# some recent ties



## Erichugh22 (Mar 31, 2014)

With the terrible weather I've been spending a lot of time on the vise. My latest few creations. A tarpon toad on a 600sp, grass shrinp, a few foxy shrimp and a crab with a little deer hair on top.


----------



## salty_waders (Feb 13, 2006)

Well done! Gorgeous flies!


----------



## Big-Buck (Mar 26, 2012)

very nice toad, like the Sea Level sticker too


----------



## southpaw (Feb 25, 2009)

I like that grass shrimp. I bet it'll be money in the spring. I tie something similar but with a craft fur tail. 

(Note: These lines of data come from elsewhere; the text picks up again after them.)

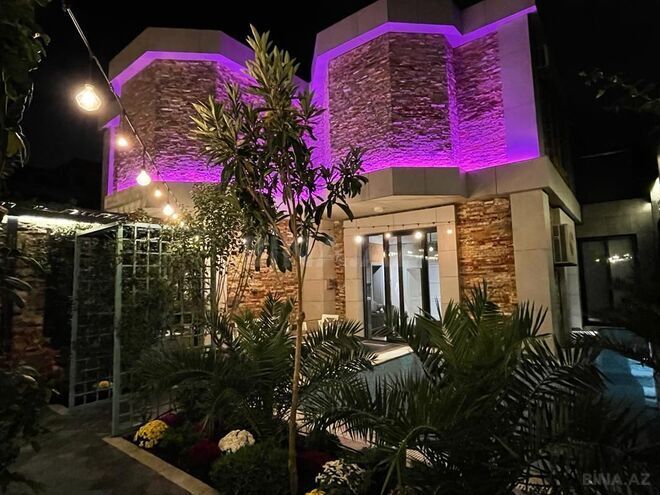 Satılır 9 otaqlı həyət evi/bağ evi 450 m², Gənclik m., photo 14 from 15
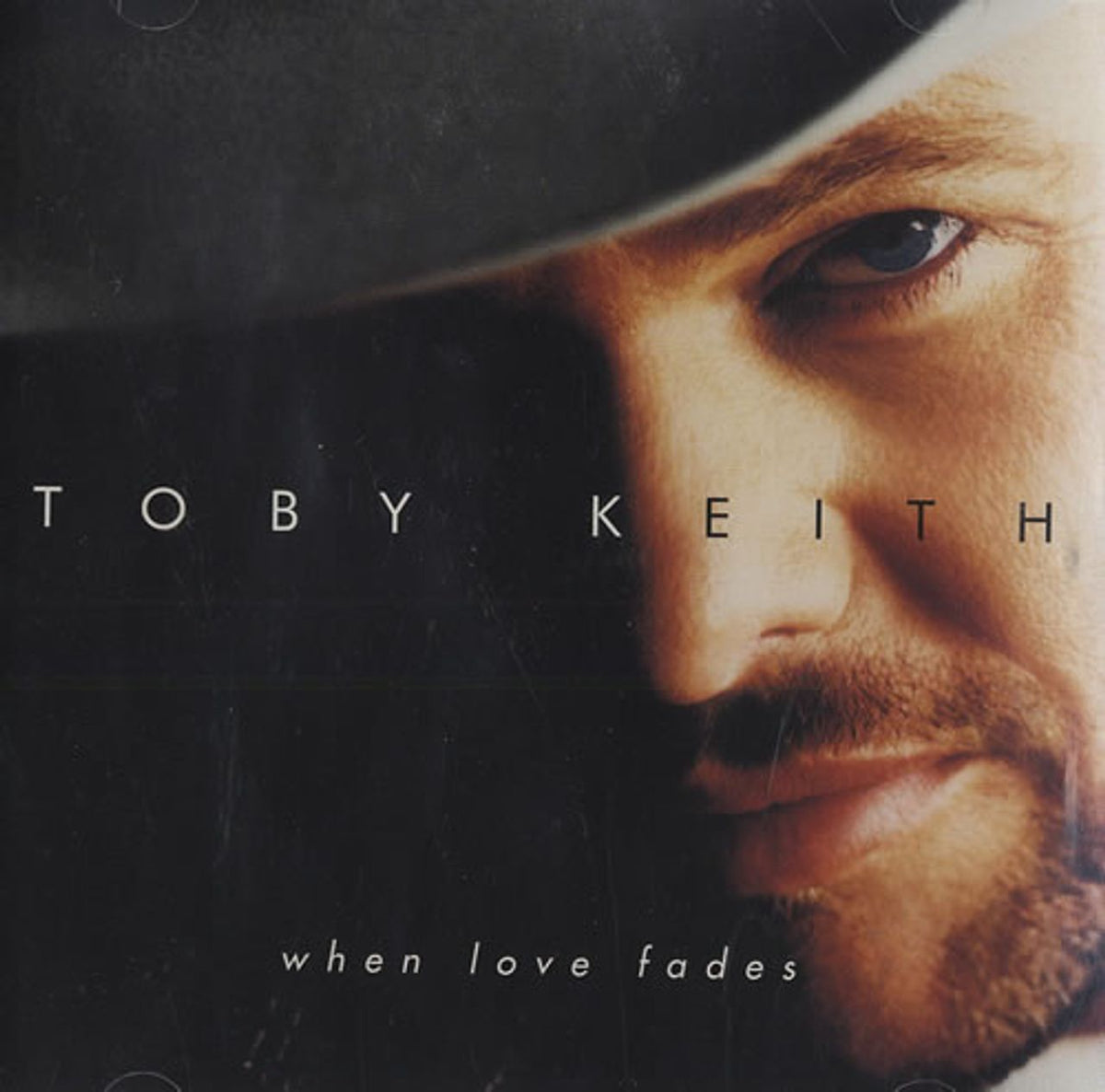 Toby Keith When Love Fades US Promo CD-R acetate — RareVinyl.com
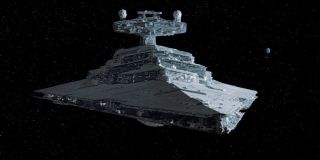 9. Gwiezdny niszczyciel typu Imperial-I: 1600 m i 975 km/h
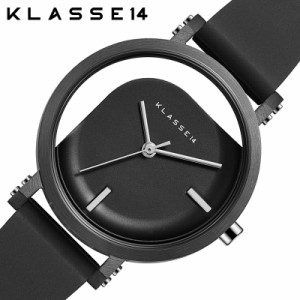 KLASSE14 腕時計 クラス14 時計 インパーフェクト アングル ジェーン タン IMPERFECT ANGLE Jane Tang 32mm レディース 腕時計 ブラック 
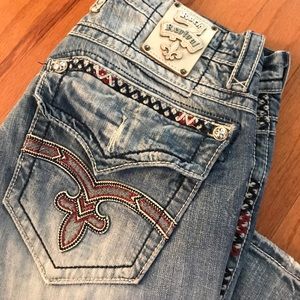 Rock Revival Jeans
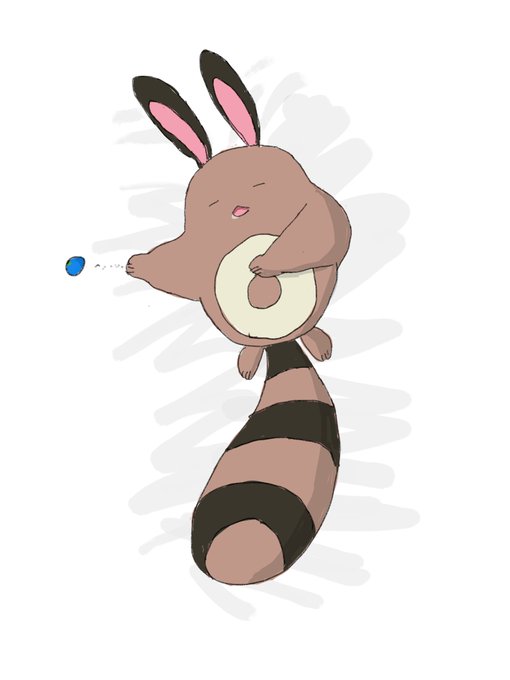 オタチのtwitterイラスト検索結果 オタチのtwitterイラスト検索結果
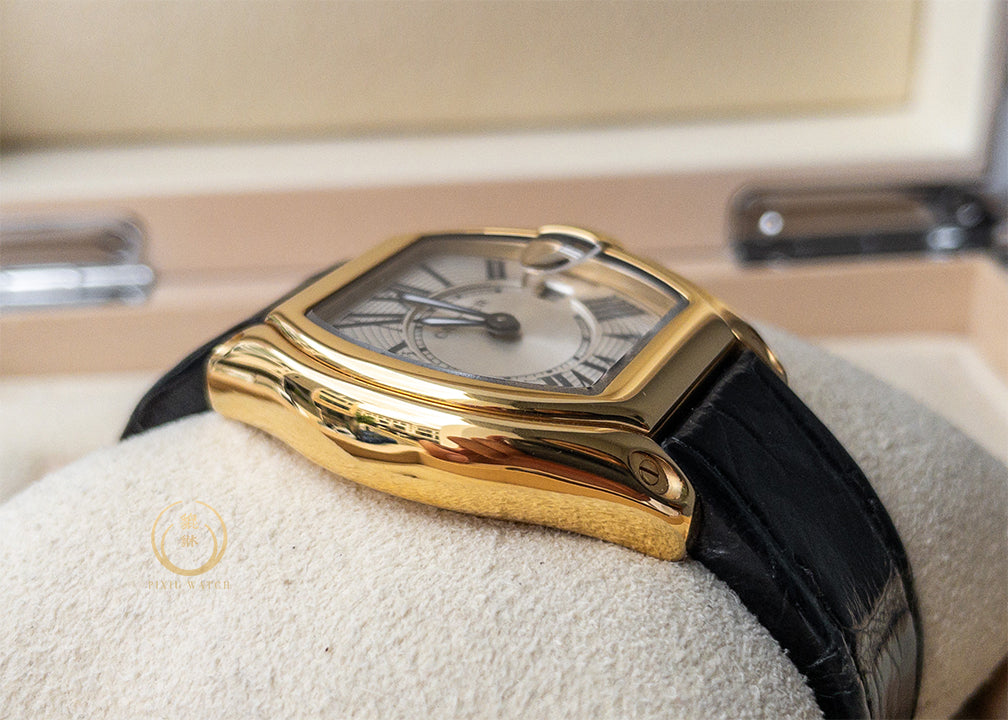 Cartier Roadster 2676 Yellow Gold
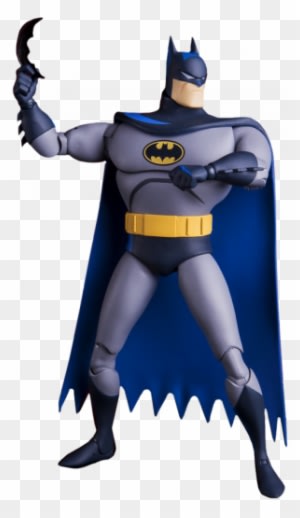 The Animated Series - Batman: The Animated Series - Transparent PNG Free Download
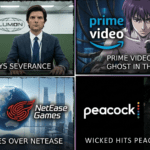 Apple Buys Severance; Prime Video Grabs Ghost in the Shell; Mattel Takes Over NetEase; Wicked Hits Peacock & More!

The deer hair you add on that crab, is that for a weedguard? To make sure it sinks hook point up? How's the castability?


----------



## Xplorin08 (Jan 18, 2011)

I particularly like the last one - looks like it will trick even the spookiest of redfish!! Nicely done!

Agree that this weather is conducive to nothing more than sitting in front of a tv and getting creative with your fly tying skills!!


----------



## Erichugh22 (Mar 31, 2014)

Thanks guys, the deer hair on the crab is hopefully to act like somewhat of a weed guard, and for looks as well. The little grass shrimp is killer on super skinny water redfish. One of my spots alot of times the redfish are so shallow half their backs are out of the water, anything big usually scares them. I tie one in pink as well that is killer up on the sand flats


----------



## southpaw (Feb 25, 2009)

This post inspired me to tie up some flies the other night.

Couple #4 cwabs









Another view









Small shrimp pattern I tie similar to that grass shrimp for challow redfish










Gotcha/ crazy charlie type pattern that I've had success with in shallow water and in the spring


----------